→ Records supplied
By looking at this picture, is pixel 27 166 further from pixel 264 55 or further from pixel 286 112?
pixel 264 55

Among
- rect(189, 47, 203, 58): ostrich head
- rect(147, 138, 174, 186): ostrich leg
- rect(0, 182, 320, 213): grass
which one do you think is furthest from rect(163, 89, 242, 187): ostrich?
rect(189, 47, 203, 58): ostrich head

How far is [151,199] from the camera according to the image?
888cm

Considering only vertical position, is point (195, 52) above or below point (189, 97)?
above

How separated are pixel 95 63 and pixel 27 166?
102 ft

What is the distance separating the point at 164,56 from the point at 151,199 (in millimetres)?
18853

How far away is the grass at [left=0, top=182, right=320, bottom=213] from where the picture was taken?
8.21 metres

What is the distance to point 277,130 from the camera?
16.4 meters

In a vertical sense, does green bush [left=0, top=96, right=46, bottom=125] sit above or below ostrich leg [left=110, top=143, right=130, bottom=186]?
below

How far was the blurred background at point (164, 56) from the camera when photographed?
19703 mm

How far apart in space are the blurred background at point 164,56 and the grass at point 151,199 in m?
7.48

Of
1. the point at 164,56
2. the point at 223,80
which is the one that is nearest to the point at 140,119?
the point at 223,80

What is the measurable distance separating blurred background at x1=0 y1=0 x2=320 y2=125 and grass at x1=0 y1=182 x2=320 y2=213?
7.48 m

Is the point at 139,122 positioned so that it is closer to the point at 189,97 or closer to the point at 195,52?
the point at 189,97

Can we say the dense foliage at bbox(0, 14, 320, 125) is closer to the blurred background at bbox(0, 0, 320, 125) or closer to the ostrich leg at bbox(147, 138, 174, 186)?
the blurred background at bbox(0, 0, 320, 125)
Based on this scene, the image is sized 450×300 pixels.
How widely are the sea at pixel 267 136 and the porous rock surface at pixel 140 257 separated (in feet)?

→ What you should do
Copy out every one of the rows above, word for word and line by line, without changing anything.

→ Reply to the exercise
By looking at this picture, is pixel 27 166 further from pixel 264 55 or further from pixel 286 112?
pixel 264 55

Among
- rect(189, 47, 203, 58): ostrich head
- rect(147, 138, 174, 186): ostrich leg
- rect(0, 182, 320, 213): grass
which one do you think is furthest from rect(163, 89, 242, 187): ostrich?
rect(189, 47, 203, 58): ostrich head

How far is [151,199] from the camera according to the image?
888cm

Considering only vertical position, is point (195, 52) above or below point (189, 97)?
above

How separated are pixel 95 63 and pixel 27 166?
102 ft

What is the distance separating the point at 164,56 from the point at 151,199 (in millimetres)?
18853

How far away is the grass at [left=0, top=182, right=320, bottom=213] from where the picture was taken?
8.21 metres

What is the distance to point 277,130 from the camera?
16.4 meters

In a vertical sense, does green bush [left=0, top=96, right=46, bottom=125] sit above or below ostrich leg [left=110, top=143, right=130, bottom=186]?
below

How far was the blurred background at point (164, 56) from the camera when photographed?
19703 mm

How far apart in space are the blurred background at point 164,56 and the grass at point 151,199 in m?
7.48

Of
1. the point at 164,56
2. the point at 223,80
which is the one that is nearest to the point at 140,119?
the point at 223,80

What is the measurable distance separating blurred background at x1=0 y1=0 x2=320 y2=125 and grass at x1=0 y1=182 x2=320 y2=213?
7.48 m

Is the point at 139,122 positioned so that it is closer to the point at 189,97 or closer to the point at 195,52?
the point at 189,97

Can we say the dense foliage at bbox(0, 14, 320, 125) is closer to the blurred background at bbox(0, 0, 320, 125) or closer to the ostrich leg at bbox(147, 138, 174, 186)?
the blurred background at bbox(0, 0, 320, 125)
Based on this scene, the image is sized 450×300 pixels.
How widely are the sea at pixel 267 136 and the porous rock surface at pixel 140 257 separated (in feet)?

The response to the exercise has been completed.